Mantle and Maris Aim for Babe Ruth’s Home Run Record
In 1961, Mickey and his Yankee teammate Roger Maris made an attempt at Babe Ruth’s home run record, Mickey was bandaged for each game like a mummy from all his injuries with no cartilage in his knees and a bum shoulder hurting so much he couldn’t even comb his hair. But he still played a season most players can only dream of.
One of his last home runs came during a game when he tore a muscle in his right forearm as he swung at a pitch and fouled the ball. After the painful strike, Mickey told the catcher to signal the pitcher to try it again, and using only the power of his left arm to do the swinging, Mickey hit the ball more than 450-feet over the center of Fenway Park’s fence!
New York Yankees teammates Roger Maris, left, and Mickey Mantle, right, attempted to break Babe Ruth’s home run record in 1961. (Public Domain image, courtesy State Archives of Florida.)
Due to the injuries to his knees, shoulders, and having to be hospitalized because of his hip, Mickey Mantle dropped out of the home run race with Maris, but remained on the sideline to be his greatest cheerleader to beat Ruth’s record.

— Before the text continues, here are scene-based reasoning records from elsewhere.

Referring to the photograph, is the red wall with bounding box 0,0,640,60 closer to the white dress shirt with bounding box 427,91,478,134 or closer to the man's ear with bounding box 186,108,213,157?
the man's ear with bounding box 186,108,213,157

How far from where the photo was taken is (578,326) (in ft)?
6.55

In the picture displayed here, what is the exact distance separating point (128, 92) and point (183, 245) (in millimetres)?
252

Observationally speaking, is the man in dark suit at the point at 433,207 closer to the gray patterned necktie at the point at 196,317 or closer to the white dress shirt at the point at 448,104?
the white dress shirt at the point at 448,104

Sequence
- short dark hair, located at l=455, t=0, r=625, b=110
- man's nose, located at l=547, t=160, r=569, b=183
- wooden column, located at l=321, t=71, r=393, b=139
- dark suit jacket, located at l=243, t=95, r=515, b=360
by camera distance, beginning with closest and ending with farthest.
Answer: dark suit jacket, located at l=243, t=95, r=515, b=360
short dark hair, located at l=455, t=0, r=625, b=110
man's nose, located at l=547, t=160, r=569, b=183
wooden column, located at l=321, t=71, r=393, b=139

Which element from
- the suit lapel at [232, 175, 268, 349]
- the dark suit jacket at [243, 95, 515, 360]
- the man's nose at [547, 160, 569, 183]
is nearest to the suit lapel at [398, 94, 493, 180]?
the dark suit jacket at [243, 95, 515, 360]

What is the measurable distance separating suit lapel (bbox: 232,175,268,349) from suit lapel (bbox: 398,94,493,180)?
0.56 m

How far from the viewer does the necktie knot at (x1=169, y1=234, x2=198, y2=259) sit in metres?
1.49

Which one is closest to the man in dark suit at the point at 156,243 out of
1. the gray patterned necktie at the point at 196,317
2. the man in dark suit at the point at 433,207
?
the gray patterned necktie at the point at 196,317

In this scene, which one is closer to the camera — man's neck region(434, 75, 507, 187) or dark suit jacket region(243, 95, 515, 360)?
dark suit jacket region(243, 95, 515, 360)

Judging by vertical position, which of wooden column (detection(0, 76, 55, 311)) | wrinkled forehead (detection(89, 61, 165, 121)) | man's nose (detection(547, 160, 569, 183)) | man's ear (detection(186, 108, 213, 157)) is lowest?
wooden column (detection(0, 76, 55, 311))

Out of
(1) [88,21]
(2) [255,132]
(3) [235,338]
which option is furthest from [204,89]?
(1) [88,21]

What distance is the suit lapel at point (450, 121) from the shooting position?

43-Year Struggle With Alcohol
On a sidebar note for those who held something against Mickey because of his struggle with alcohol, before he passed, he finally got free through the professional help of the Betty Ford Center. His breakthrough came one day when the instructor told everyone to think of one person that they didn’t get to say goodbye to before they died. She told them to write a letter to that person saying everything they wished and wanted to say to them.
Mickey at first refused because it was too painful emotionally, but with the instructor’s encouragement, Mickey wrote the letter to his father. No one will ever know what he wrote, but the end result was Mickey no longer needed to drink to cover up his pain. He finally had closure.
Let me tell you something. God will never call you for jury duty, or appoint you as judge over someone, but He will call you to help, encourage, deliver and heal people. Instead of looking for dirt on someone, try seeing the gold inside them, and help them bring that out. Amen.
An Eternal Home Run
Speaking of seeing and bringing out the gold inside of another. That’s exactly what happened before Mickey passed away.
Even though Mickey was the “go-to guy” whenever any friends were down or needed help, he personally felt like such a failure in areas of his life that he couldn’t reconcile, as so many of us do. He related so well to his friend Roy Clark’s number one song, “Yesterday When I Was Young,” that he asked Roy to sing that song at his funeral, which Roy promised he would, and did.
All was redeemed when Mickey made the ultimate, eternal home run when he told his old teammate Bobby Richardson, how he wanted him to know that he had received Jesus Christ as his Lord and Savior. Bobby cried tears of joy, and they talked about their saving faith.
Then later, Bobby’s wife shared her testimony with Mickey, and she asked him, “Mickey if God were standing here today and was to ask you, ‘Why should I let you in my Heaven?’ What would you say?”
Without hesitation, and to all their joy, Mickey quoted John 3:16 and said, “For God so loved the world, that He gave His only begotten Son. That whosoever shall believe in Him, shall not perish, but have everlasting life.”
A home run decision, I know Mickey and his loved ones are rejoicing over today and will be for eternity.
How about that. Who knows? Maybe one day when you cross over, you can play ball with Mickey and some of the other greats in the ultimate field of dreams.
Rev. Bill Louder is the founder of Bill Louder Ministries. Located in Bixby, Okla., the ministry has served hundreds of thousands of people and has offered free crisis counseling since 1987.